What you have to do —
In the post about reading Charles Lamb, please state the year the Clark's hand-colored children's book The King and Queen of Hearts was printed.

***** Selected text

By Katherine Monroe, student library assistant
Have you ever read one of those books that just makes you want to stop everything else you are doing and delve into its pages? I find this to be true even when I listen to audiobooks, an activity I have taken up in order to stay sane in the LA traffic on my way to work at the Clark Library. As I listened to Mary Ann Shaffer’s The Guernsey Literary and Potato Peel Pie Society over a period of two weeks, I became enamored with all of the characters. This fictional book is set up as an exchange of letters between a London writer, Juliet Ashton, and people on Guernsey; through these letters, it tells the story of how the islanders dealt with the Nazi occupation of the Channel Islands that lasted from 1940 to 1945 and how their creation of a book club helped save them and also created long-lasting friendships in a time of such uncertainty.
One of my favorite characters, Dawsey Adams, initiates contact with Juliet because it is her copy of Charles Lambs’ The Essays of Elia of which he is now the proud owner. Since I didn’t know who Charles Lamb was, and since I happen to work at a special collections library which specializes in works of 17th– and 18th-century British literature and history, I decided to search the catalog to see if I, too, could read Charles Lamb and find out what it was that had captured both Juliet and Dawsey. Well, I am happy to say that I now understand the appeal of this English essayist and poet who was born in 1775 and died in 1834. The Clark owns several works by the man, including a lovely little hand-colored children’s book, The King and Queen of Hearts, printed in 1805.
Another work that Lamb actually co-authored with his sister, Mary (who is herself an interesting, if not tragic, character) is Tales from Shakespear, Designed for the Use of Young Readers, published in 1807. The two-volume work contains twenty of Shakespeare’s plays, converted into prose for the education of children, along with twenty engraved plates by William Blake.

**********
***** Listed records

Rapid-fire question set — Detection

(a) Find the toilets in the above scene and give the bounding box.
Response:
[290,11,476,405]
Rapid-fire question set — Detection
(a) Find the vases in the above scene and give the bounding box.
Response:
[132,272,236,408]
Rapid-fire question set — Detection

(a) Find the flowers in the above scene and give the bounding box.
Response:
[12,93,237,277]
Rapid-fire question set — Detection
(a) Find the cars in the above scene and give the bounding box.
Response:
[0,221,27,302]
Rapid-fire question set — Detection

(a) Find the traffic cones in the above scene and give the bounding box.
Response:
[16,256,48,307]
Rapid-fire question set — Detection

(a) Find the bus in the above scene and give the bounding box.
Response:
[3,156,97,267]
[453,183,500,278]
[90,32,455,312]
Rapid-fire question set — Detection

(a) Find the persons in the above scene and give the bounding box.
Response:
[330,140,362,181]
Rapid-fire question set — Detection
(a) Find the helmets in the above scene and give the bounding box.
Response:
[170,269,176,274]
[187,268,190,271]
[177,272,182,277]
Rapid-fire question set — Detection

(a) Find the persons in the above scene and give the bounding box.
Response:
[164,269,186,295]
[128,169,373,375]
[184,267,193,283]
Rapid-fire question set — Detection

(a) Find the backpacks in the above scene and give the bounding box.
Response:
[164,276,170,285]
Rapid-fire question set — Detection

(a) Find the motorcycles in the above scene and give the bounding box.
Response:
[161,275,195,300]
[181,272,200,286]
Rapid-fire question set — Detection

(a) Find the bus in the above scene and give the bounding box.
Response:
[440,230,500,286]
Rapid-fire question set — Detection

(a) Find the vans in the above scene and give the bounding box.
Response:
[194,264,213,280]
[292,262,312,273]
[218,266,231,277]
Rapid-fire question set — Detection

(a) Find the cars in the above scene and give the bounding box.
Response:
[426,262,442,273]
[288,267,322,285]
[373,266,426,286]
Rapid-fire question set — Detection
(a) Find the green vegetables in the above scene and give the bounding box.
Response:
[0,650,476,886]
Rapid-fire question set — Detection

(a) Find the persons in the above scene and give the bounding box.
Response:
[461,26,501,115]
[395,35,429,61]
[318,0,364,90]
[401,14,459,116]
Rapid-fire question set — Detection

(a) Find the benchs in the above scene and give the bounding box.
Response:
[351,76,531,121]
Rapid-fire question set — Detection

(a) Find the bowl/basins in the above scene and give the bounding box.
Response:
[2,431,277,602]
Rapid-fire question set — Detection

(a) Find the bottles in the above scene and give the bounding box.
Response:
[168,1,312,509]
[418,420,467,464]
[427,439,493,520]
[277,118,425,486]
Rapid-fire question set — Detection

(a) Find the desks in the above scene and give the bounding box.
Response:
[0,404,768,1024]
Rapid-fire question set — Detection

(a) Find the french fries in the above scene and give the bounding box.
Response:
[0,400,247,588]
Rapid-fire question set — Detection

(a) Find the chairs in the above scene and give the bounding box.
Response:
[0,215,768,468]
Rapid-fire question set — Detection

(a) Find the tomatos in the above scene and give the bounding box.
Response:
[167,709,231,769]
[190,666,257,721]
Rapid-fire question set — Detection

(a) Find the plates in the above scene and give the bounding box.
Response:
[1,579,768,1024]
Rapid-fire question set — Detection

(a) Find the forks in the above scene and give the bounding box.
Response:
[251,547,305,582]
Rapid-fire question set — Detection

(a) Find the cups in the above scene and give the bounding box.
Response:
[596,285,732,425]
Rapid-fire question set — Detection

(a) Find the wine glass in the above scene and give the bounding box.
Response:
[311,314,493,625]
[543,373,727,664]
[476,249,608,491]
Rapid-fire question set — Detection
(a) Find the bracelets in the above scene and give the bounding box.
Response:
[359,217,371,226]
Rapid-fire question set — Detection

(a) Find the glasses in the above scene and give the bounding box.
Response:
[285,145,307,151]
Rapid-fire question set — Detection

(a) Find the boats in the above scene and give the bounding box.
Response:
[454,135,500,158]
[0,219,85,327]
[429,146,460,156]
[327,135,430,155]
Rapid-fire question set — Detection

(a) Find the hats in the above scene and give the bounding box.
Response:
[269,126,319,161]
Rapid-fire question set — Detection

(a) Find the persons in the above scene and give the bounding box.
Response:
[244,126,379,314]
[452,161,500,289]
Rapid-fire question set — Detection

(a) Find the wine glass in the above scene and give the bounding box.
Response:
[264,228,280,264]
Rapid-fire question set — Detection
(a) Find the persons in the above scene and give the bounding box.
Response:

**********

Answer to the problem —
1805